Researchers from University of Maryland School of Medicine’s Center for Celiac Research performed a study to examine the molecular-level differences between gluten-associated disorders celiac disease and gluten sensitivity. The study, recently published online in BMC Medicine, found differences in levels of intestinal permeability and the response elicited from the immune system. The researchers say the study provides the first scientific evidence of a different mechanism leading to gluten sensitivity.
The study enrolled gluten-tolerant individuals, as well as those with celiac disease and gluten sensitivity. Intestinal permeability was evaluated using a lactulose and mannitol probe. Mucosal biopsy specimens were collected to study the expression of genes involved in barrier function and immunity.
The researchers said they found that, unlike celiac disease, gluten sensitivity is not associated with increased intestinal permeability. In fact, intestinal permeability was significantly reduced in those with gluten sensitivity compared to controls. Those with gluten sensitivity also showed significantly increased expression of claudin.

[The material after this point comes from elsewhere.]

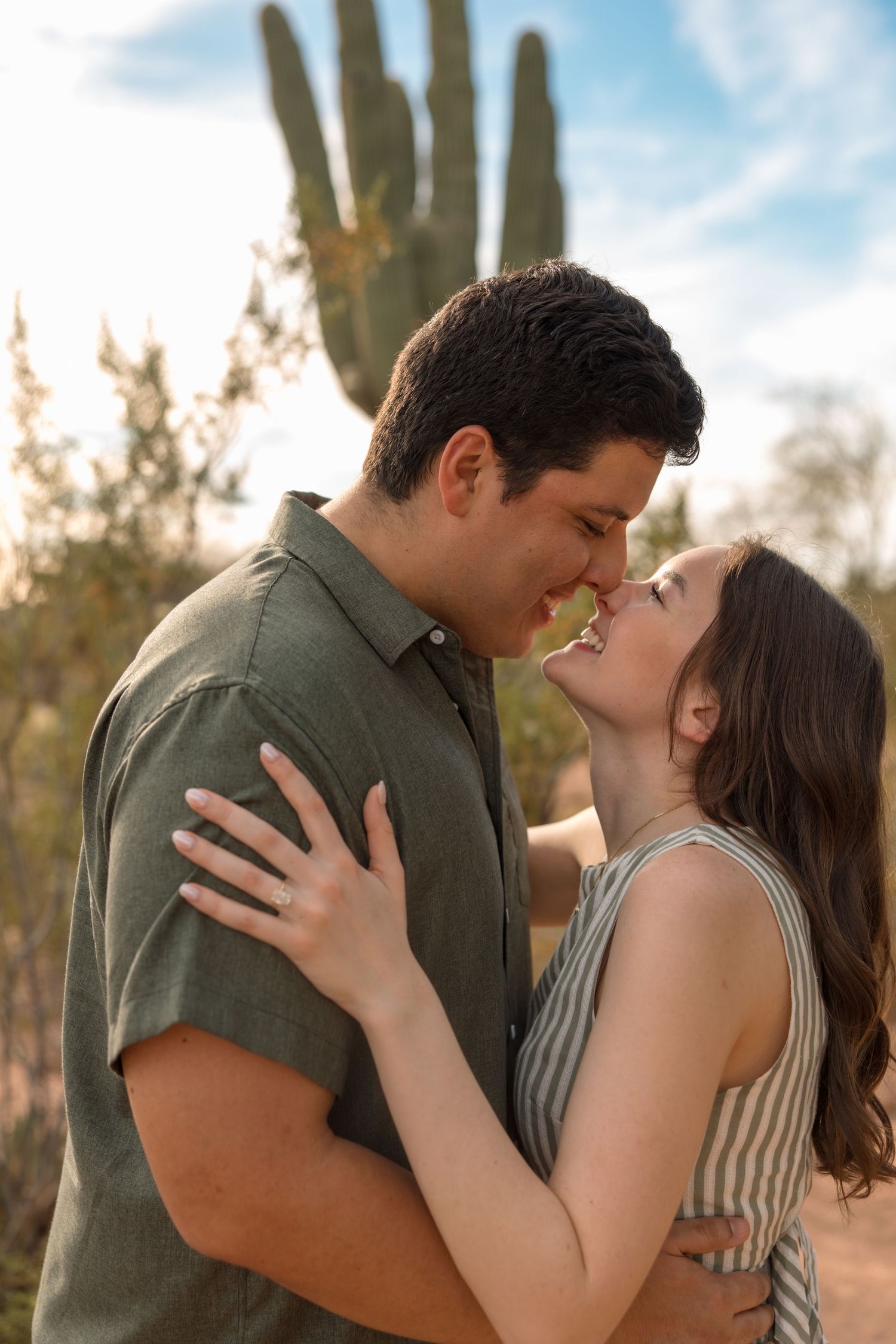 A happy couple sharing a tender almost-kiss moment with a saguaro cactus in the Arizona desert background.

In those with celiac disease, relative to controls, adaptive immunity markers interleukin and IL-21 were expressed at higher levels, although they were not in those with gluten sensitivity. Expression of the innate immunity marker Toll-like receptor 2 was increased in those with gluten sensitivity, but not in those with celiac disease. Finally, the expression of the T-regulatory cell marker FOXP3 was significantly reduced in those with gluten sensitivity compared to controls and those with celiac disease.
The researchers say these differences contribute “to the characterization of gluten sensitivity as a condition associated with prevalent gluten-induced activation of innate, rather than adaptive, immune responses in the absence of detectable changes in mucosal barrier function.”